The file uses the same fruit:deployment_graph import path that was used with serve run and it has five entries in the deployments list– one for each deployment. All the entries contain a name setting and some other configuration options such as num_replicas or user_config.

Tip

Each individual entry in the deployments list is optional. In the example config file above, we could omit the PearStand, including its name and user_config, and the file would still be valid. When we deploy the file, the PearStand deployment will still be deployed, using the configurations set in the @serve.deployment decorator from the deployment graph’s code.

We can also auto-generate this config file from the code. The serve build command takes an import path to your deployment graph and it creates a config file containing all the deployments and their settings from the graph. You can tweak these settings to manage your deployments in production.

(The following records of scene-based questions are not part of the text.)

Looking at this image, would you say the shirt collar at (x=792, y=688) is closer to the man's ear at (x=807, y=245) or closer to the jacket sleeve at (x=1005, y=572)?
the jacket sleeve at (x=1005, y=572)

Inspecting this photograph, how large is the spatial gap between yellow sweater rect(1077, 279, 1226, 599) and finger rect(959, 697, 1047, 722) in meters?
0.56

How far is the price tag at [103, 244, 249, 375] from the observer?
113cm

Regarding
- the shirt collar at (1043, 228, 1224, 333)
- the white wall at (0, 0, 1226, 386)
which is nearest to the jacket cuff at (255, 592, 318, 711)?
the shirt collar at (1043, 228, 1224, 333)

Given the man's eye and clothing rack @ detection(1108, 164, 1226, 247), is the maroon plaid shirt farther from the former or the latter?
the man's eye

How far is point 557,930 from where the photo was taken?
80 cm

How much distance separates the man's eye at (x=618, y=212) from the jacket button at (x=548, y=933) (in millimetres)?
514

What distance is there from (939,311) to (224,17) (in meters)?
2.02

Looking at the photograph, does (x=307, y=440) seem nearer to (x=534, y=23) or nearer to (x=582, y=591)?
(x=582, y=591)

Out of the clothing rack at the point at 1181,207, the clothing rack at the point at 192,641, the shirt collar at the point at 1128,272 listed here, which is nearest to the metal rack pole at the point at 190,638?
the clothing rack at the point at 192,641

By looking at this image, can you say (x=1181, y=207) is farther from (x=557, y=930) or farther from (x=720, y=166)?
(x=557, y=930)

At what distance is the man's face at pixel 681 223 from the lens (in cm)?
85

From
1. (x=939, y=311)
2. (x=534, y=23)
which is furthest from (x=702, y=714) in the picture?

Using the FruitStand deployment graph example:

$ ls
fruit.py

$ serve build fruit:deployment_graph -o fruit_config.yaml

$ ls
fruit.py
fruit_config.yaml

The fruit_config.yaml file contains:

import_path: fruit:deployment_graph

runtime_env: {}

host: 0.0.0.0

port: 8000

deployments:

- name: MangoStand
  num_replicas: 2
  route_prefix: null
  max_concurrent_queries: 100
  user_config:
    price: 3
  autoscaling_config: null
  graceful_shutdown_wait_loop_s: 2.0
  graceful_shutdown_timeout_s: 20.0
  health_check_period_s: 10.0
  health_check_timeout_s: 30.0
  ray_actor_options: null

- name: OrangeStand
  num_replicas: 1
  route_prefix: null
  max_concurrent_queries: 100
  user_config:
    price: 2
  autoscaling_config: null
  graceful_shutdown_wait_loop_s: 2.0
  graceful_shutdown_timeout_s: 20.0
  health_check_period_s: 10.0
  health_check_timeout_s: 30.0
  ray_actor_options: null

- name: PearStand
  num_replicas: 1
  route_prefix: null
  max_concurrent_queries: 100
  user_config:
    price: 4
  autoscaling_config: null
  graceful_shutdown_wait_loop_s: 2.0
  graceful_shutdown_timeout_s: 20.0
  health_check_period_s: 10.0
  health_check_timeout_s: 30.0
  ray_actor_options: null

- name: FruitMarket
  num_replicas: 2
  route_prefix: null
  max_concurrent_queries: 100
  user_config: null
  autoscaling_config: null
  graceful_shutdown_wait_loop_s: 2.0
  graceful_shutdown_timeout_s: 20.0
  health_check_period_s: 10.0
  health_check_timeout_s: 30.0
  ray_actor_options: null

- name: DAGDriver
  num_replicas: 1
  route_prefix: /
  max_concurrent_queries: 100
  user_config: null
  autoscaling_config: null
  graceful_shutdown_wait_loop_s: 2.0
  graceful_shutdown_timeout_s: 20.0
  health_check_period_s: 10.0
  health_check_timeout_s: 30.0
  ray_actor_options: null

Note that the runtime_env field will always be empty when using serve build and must be set manually.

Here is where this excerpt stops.